Critique livre | « Brazilian Psycho », de Joe Thomas: pourquoi c’est l’un des romans noirs de l’année

Joe Thomas est né à Hackney (Londres) en 1977. Après avoir vécu à New York et à São Paulo, il réside aujourd’hui à Londres, théâtre de sa prochaine trilogie. © oliver holms
Philippe Manche Journaliste

Avec Brazilian Psycho, fresque électrique et dantesque dans une mégalopole corrompue, le Britannique Joe Thomas fait son entrée dans la cour des grands.

Des journalistes. Des flics. Certains ripoux, d’autres intègres. Un ancien agent de la CIA devenu consultant pour un consortium. Des travailleurs sociaux. Des membres de la police militaire. Des petites frappes et dealers issus de Paraisópolis, la tentaculaire favela de São Paulo. Des hooligans d’extrême droite, supporters de Bolsonaro. Jair Bolsonaro himself. Des activistes… Une centaine de personnages animent le cœur du suffocant Brazilian Psycho de Joe Thomas. Cette fresque gargantuesque, bouillonnante et forcément violente raconte, entre 2003 et 2019, dans un contexte politique où la corruption est reine alors que le Brésil accueille la Coupe du monde de football (2014) et les Jeux Olympiques (2016), l’inévitable accession au trône du populiste de droite bien à droite Jair Bolsonaro. En faisant de São Paulo le personnage principal et la porte d’entrée de ce prodigieux roman, Joe Thomas démontre, sur base de faits réels, comment la municipalité et le pays tout entier sont gangrenés à tous les étages par la corruption, malgré la vague d’espérance apportée par Lula, président de 2003 à 2011, et sa fibre sociale.

Sympathy for the devil

Le glaçant point de départ de ce magnétique roman noir est un meurtre homophobe lors de la campagne électorale de Bolsonaro (2018), où une croix gammée est gravée sur le corps du pauvre hère. Et de remonter jusqu’en 2003 et la découverte du cadavre du directeur de la British School avec une thèse officielle (un cambriolage qui aurait tourné au vinaigre) peu convaincante pour les deux inspecteurs chargés de l’enquête. Cette solide brique de pas loin de 600 pages rappelle par son ambitieuse architecture narrative les Don Winslow, James Ellroy, David Peace et même Deepti Kapoor. Il est peut-être utile de préciser que ce Brazilian psycho, premier roman traduit en français de Joe Thomas, clôture, après Paradise City, Gringa et Playboy, sa tétralogie de São Paulo.

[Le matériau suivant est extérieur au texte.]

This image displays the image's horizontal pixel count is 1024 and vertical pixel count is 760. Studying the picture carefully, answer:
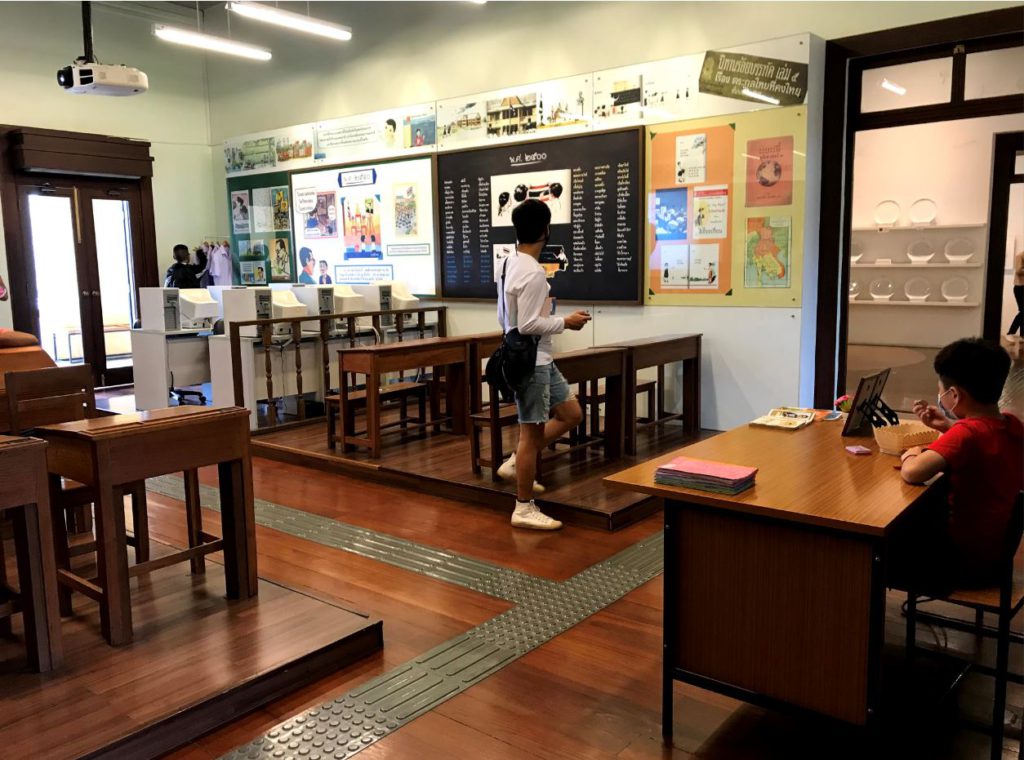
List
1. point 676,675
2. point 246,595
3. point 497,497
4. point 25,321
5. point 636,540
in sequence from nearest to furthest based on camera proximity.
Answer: point 676,675 → point 246,595 → point 636,540 → point 497,497 → point 25,321

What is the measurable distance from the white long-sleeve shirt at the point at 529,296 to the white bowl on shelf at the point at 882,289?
786cm

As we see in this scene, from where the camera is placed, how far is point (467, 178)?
7207 mm

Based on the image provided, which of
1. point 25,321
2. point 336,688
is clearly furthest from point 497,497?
point 25,321

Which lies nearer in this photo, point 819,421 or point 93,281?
point 819,421

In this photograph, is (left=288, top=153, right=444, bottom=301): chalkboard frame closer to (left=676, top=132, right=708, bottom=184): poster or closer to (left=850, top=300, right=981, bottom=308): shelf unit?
(left=676, top=132, right=708, bottom=184): poster

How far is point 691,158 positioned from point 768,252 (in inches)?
35.1

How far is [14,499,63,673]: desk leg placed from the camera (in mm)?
2508

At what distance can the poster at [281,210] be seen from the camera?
883cm

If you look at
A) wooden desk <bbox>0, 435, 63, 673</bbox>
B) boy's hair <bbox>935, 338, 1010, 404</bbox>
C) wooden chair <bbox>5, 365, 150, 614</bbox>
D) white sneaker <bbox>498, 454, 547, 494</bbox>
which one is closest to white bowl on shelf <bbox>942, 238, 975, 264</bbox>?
white sneaker <bbox>498, 454, 547, 494</bbox>

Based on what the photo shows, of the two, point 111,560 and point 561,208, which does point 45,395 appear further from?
point 561,208

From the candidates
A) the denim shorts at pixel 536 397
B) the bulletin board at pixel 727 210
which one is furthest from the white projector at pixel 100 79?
the denim shorts at pixel 536 397

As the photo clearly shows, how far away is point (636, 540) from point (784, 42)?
3540 mm

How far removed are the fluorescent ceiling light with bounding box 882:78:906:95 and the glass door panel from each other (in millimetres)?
8039

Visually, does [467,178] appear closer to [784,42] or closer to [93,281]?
[784,42]
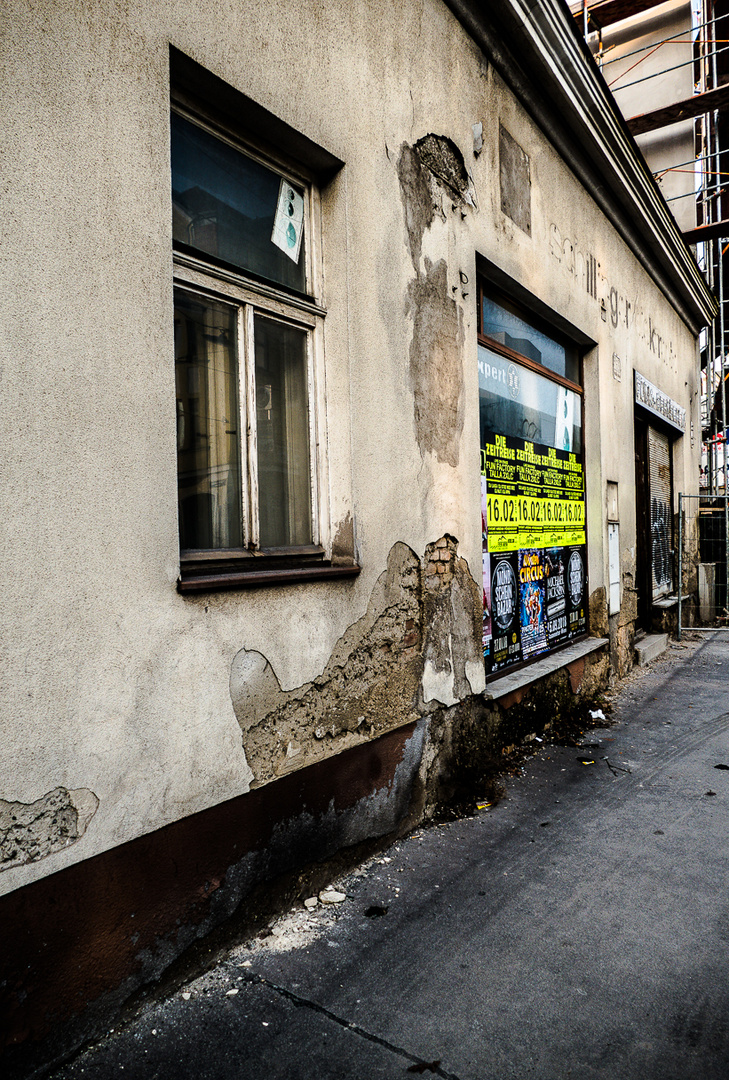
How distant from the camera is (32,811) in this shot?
6.09ft

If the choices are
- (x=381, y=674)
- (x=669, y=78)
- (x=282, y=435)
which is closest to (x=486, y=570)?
(x=381, y=674)

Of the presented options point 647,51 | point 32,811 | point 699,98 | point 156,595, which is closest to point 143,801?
point 32,811

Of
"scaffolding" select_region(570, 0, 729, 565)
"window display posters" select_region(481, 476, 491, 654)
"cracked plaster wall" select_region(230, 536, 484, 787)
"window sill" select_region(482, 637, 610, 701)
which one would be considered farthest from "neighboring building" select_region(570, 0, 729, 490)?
"cracked plaster wall" select_region(230, 536, 484, 787)

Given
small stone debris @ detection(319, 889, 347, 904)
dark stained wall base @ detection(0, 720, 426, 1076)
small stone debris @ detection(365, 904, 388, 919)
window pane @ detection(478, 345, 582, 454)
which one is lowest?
small stone debris @ detection(365, 904, 388, 919)

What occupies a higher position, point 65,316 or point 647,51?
point 647,51

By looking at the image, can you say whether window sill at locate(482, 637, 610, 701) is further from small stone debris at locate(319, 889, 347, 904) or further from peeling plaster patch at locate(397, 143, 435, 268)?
peeling plaster patch at locate(397, 143, 435, 268)

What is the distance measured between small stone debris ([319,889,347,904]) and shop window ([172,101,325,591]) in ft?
4.51

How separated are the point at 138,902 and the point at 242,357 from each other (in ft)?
6.56

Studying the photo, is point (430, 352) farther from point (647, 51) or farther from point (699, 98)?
point (647, 51)

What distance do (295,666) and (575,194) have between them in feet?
17.3

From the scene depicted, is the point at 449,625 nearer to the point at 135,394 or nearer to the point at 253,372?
the point at 253,372

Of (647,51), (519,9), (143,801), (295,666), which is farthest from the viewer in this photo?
(647,51)

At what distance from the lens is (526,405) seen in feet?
17.7

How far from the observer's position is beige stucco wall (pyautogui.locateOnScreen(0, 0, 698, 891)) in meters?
1.86
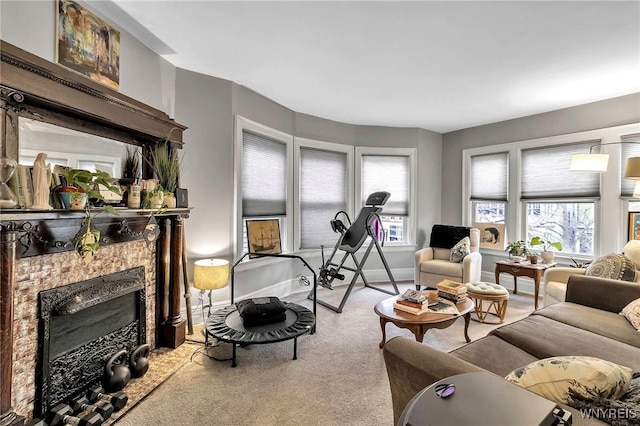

Je suis incapable de vous dire si les trois autres romans aux ventes désastreuses vont sortir en version française. Par contre, Brazilian Psycho est de loin le meilleur des quatre et fonctionne de manière autonome, raconte l’auteur depuis son bureau de la City, University of London où il est maître de conférences en écriture créative. Je me sens proche de Don Winslow, poursuit Joseph Thomas, dans sa manière de s’approprier des faits réels pour ensuite interroger le lecteur derrière une trame sociale. Quelqu’un a décrit Brazilian Psycho comme du “social crime fiction”. Je ne sais pas très bien ce que ça signifie sauf que oui, j’évoque la société brésilienne avec des éléments propres au roman noir parce que je ne suis pas spécialement intéressé par la traditionnelle résolution d’une intrigue qui consiste à découvrir le meurtrier à la fin du livre. J’ai toujours cette phrase de David Peace en tête qui dit que les choses se déroulent à un moment donné dans un endroit particulier pour des raisons spécifiques. Partant de ce pertinent constat, qu’est-ce que je peux raconter sur São Paulo entre 2003 et 2019? Il me faut une foule de personnages, des outsiders et des insiders pour tenter d’expliquer ce qui s’est passé dans l’Histoire de ce pays pour que quelqu’un comme Bolsonaro devienne un jour président. La trilogie de Don Winslow emmenée par La Griffe du chien est tout simplement magnifique. Ça m’a aidé à mesurer qu’il est possible d’articuler une histoire sur plusieurs années. C’est ce qu’a réussi Deepti Kapoor avec Age of Vice ou James Ellroy avec American Death Trip. L’échelle du temps et les allers-retours entre passé et présent autorisent beaucoup de liberté à l’auteur pour, au final, des romans frénétiques et intenses.” Et de préciser que “de manière générale, en tant qu’auteur et lecteur, je suis plus intéressé par des trilogies et tétralogies que par une série avec un personnage récurrent.

Trilogie tricolore

Si Joe Thomas a vécu à São Paulo huit ans pendant sa vingtaine où il enseignait à la British School dans laquelle étudiait un certain Lucas Jagger, le fils de la rockstar planétaire et de la top-model brésilienne Luciana Gimenez, c’est au Royaume-Uni, à Londres, que prend place sa nouvelle trilogie, dont le premier volet White Riot vient de sortir outre-Manche. “Suivront ensuite Red Menace et True Blue, trois titres aux couleurs de notre drapeau. Et si White Riot est emprunté au répertoire de The Clash, c’est parce que la trilogie démarre avec le concert Rock Against Racism à East London en 1978, où le groupe de Joe Strummer s’est produit.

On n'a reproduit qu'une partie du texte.